Action item: Report every line below that has the string "family" in it.

Collected data entries
━━━━
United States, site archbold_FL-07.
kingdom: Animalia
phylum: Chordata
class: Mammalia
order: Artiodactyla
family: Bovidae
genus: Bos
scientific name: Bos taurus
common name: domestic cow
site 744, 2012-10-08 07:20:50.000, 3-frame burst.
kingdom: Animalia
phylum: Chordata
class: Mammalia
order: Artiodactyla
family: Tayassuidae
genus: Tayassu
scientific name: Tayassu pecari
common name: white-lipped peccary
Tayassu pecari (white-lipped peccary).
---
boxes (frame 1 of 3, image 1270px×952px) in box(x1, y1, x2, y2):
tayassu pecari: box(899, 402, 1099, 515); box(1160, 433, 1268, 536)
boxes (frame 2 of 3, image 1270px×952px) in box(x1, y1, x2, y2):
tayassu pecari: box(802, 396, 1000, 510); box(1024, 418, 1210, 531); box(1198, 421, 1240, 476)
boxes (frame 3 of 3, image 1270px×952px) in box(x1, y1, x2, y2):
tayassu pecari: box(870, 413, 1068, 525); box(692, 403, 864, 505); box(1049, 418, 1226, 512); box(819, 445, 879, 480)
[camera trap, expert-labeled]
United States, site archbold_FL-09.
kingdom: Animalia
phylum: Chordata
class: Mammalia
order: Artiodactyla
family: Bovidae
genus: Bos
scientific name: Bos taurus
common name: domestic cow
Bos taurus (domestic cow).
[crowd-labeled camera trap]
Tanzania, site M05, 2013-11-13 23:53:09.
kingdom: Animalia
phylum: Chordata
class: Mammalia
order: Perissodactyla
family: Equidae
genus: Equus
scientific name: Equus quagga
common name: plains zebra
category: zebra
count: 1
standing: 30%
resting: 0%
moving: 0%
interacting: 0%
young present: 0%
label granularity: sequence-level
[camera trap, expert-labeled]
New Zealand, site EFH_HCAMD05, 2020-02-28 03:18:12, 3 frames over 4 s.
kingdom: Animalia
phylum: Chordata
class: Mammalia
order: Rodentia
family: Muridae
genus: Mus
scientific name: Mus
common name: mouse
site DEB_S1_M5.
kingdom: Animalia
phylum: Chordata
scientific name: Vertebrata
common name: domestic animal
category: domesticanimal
━━━━
Task answer:
family: Bovidae
family: Tayassuidae
family: Bovidae
family: Equidae
family: Muridae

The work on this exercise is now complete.